> [Instruksi]: Menurut teks sumber di bawah tentang Seminar Inovasi Pendanaan Bencana, dari sumber apa Dana Bersama Penanggulangan Bencana dikumpulkan?

JAKARTA, HARIANHALUAN.ID – Sebagai bagian dari upaya memperkuat resiliensi nasional dan daerah dalam menjawab tantangan pendanaan dalam penanggulangan bencana, Badan Nasional Penanggulangan Bencana (BNPB) bekerja sama dengan Badan Pengelola Dana Lingkungan Hidup (BPDLH) dan Ditjen Strategi Ekonomi dan Fiskal Kementerian Keuangan RI menyelenggarakan Seminar Inovasi Pendanaan Bencana pada Rabu (10/9).
Seminar bertema Pemanfaatan Pooling Fund Bencana dan Dana Perubahan Iklim untuk Meningkatkan Resiliensi Lokal dan Nasional ini merupakan acara perdana dari rangkaian sesi konferesi dalam _The 4th Asia Disaster Management & Civil Protection Expo & Conference_ (ADEXCO) di Jakarta International Expo (JIExpo) Jakarta Pusat.
Adapun tujuan penyelenggaraan konferensi ini untuk memperluas wawasan, memperkuat kapasitas daerah, serta meningkatkan kesadaran kolektif akan pentingnya instrumen pembiayaan bencana yang cepat, efektif, dan berkelanjutan.
Pooling Fund Bencana atau Dana Bersama Penanggulangan Bencana (PB) merupakan respon kebijakan yang diharapkan dapat melindungi keuangan negara, memperkuat kapasitas pendanaan pemerintah pusat dan daerah, serta sebagai bentuk inovasi pengelolaan dana untuk pendanaan penanggulangan bencana. Dana ini dikumpulkan dari berbagai sumber pendanaan yang sah, termasuk APBN dan APBD, untuk mendukung dan melengkapi dana penanggulangan bencana yang telah ada.
Deputi Bidang Sistem dan Strategi BNPB Raditya Jati mengungkapkan saat ini BNPB, Kementerian Keuangan, BPDLH dan didukung oleh Bank Dunia terus bergerak dalam mempersiapkan implementasi Pooling Fund Bencana agar dapat memperluas jangkauan pemanfaatan.
“Saya rasa Pooling Fund Bencana berpeluang sangat besar untuk berkembang sehingga kita harus membuat lompatan besar dan berfokus pada bagaimana menggunakan inovasi ini untuk kebutuhan primer dan fundamental,” ungkap Raditya.
Dirinya menegaskan bahwa pemerintah tidak bisa bekerja _in silo_, terlebih bencana yang dipenuhi pola ketidakpastian dan tidak dapat diprediksi ini dapat diantisipasi dengan pola investasi yang disiapkan, salah satunya melalui Pooling Fund Bencana.
“Bukan hanya sekedar berpikir mengenai keuntungan, namun bagaimana pengelolaan keuangan ini ditujukan untuk mengurangi risiko bencana yang lebih besar,” tegasnya.
Dengan menghadirkan berbagai unsur mulai dari para pakar, kementerian/lembaga, pemerintah daerah, NGO, INGO, praktisi kebencanaan, akademisi, hingga pelaku usaha, sesi konferensi ini diharapkan dapat membuka ruang dialog dan kolaborasi lintas sektor guna memperdalam pemahaman publik mengenai instrumen pembiayaan risiko bencana yang telah diinisiasi pemerintah Indonesia sebagai salah satu terobosan strategis dalam penanggulangan bencana.

> [Kutipan Data]:

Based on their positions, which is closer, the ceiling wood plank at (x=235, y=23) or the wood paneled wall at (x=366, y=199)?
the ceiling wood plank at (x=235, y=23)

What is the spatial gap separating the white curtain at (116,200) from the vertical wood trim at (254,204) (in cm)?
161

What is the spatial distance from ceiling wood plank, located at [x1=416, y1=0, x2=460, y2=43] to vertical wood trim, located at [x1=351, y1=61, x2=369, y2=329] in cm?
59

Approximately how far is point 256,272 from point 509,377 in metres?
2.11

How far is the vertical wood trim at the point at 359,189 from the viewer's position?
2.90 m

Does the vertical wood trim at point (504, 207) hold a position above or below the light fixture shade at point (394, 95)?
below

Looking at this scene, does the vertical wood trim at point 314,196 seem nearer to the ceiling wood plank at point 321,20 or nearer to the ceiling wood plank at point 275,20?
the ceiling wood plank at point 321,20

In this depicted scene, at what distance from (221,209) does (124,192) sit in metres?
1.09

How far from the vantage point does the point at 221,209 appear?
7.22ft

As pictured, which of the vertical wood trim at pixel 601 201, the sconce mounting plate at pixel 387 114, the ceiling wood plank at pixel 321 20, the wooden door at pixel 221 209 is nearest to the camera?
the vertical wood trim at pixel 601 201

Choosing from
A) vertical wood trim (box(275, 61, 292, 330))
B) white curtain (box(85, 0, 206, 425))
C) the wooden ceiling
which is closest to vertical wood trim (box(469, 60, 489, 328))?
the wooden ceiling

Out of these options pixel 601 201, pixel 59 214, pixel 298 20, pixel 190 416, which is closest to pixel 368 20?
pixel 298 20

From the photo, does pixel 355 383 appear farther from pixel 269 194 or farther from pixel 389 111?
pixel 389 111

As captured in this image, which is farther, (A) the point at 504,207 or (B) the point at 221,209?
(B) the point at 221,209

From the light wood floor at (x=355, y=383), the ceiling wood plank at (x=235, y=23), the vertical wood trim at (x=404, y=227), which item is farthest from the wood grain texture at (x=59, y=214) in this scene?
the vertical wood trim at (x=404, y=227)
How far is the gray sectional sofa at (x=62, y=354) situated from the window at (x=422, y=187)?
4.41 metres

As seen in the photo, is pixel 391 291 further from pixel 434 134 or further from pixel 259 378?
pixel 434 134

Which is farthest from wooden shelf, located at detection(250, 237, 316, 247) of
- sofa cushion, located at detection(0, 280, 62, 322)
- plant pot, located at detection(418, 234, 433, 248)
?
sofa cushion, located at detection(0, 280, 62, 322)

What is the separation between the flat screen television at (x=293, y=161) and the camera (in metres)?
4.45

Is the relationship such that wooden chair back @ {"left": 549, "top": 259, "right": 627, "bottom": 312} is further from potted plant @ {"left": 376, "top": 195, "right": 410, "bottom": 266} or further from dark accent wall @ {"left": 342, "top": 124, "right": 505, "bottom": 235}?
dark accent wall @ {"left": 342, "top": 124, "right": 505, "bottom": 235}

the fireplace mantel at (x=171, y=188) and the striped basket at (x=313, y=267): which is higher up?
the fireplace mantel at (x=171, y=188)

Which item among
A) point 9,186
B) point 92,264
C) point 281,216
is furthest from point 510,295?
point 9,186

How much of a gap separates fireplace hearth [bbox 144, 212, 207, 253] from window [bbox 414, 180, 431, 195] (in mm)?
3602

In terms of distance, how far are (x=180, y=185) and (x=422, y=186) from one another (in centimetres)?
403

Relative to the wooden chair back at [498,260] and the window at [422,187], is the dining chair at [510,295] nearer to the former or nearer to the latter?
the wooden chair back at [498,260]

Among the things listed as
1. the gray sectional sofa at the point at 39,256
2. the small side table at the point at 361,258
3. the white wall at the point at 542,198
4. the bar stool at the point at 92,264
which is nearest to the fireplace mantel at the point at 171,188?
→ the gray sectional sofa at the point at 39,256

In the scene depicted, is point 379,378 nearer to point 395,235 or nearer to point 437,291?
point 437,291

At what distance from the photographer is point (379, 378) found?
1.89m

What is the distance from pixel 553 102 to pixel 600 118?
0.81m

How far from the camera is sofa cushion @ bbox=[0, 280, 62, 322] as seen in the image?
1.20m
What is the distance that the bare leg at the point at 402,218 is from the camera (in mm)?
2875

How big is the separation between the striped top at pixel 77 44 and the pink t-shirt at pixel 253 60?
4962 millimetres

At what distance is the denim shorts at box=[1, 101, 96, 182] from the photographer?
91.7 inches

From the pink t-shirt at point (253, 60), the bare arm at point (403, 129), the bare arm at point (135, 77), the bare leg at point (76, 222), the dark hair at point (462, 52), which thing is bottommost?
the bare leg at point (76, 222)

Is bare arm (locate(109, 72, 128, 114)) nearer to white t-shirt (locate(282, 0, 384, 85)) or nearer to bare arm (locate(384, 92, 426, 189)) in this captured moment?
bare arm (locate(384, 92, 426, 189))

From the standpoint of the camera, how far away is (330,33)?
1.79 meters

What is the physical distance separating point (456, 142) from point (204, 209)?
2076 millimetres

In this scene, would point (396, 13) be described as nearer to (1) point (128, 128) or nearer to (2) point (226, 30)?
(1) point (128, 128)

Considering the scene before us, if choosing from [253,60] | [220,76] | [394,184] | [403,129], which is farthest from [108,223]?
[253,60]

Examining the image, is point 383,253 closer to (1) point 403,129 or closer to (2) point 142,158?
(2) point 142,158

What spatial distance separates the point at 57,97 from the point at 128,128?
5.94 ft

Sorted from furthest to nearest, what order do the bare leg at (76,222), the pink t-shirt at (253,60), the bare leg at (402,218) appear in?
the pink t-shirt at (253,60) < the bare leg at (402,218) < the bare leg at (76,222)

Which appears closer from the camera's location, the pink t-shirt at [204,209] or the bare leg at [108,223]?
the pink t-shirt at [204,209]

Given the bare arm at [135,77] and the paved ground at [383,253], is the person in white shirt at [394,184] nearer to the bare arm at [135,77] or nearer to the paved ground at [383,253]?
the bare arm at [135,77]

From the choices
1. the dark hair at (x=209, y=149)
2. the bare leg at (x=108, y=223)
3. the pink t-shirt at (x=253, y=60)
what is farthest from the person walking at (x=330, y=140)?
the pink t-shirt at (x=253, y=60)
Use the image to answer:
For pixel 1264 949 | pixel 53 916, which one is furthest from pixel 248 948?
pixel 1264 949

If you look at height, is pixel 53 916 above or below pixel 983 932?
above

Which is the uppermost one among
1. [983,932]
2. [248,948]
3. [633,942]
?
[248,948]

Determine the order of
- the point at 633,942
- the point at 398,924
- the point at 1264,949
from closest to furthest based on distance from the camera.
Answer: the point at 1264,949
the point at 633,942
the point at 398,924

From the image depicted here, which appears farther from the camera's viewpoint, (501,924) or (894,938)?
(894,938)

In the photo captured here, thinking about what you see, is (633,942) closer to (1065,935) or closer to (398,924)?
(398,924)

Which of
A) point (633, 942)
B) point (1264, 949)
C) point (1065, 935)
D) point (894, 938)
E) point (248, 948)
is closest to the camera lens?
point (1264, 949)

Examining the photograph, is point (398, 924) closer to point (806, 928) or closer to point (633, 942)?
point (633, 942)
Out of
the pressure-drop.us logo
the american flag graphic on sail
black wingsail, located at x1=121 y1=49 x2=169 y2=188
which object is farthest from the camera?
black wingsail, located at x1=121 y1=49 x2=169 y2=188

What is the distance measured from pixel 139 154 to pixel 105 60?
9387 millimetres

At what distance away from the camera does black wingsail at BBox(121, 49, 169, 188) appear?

> [Latihan Selesai]: Dana tersebut dikumpulkan dari berbagai sumber pendanaan yang sah, termasuk APBN dan APBD.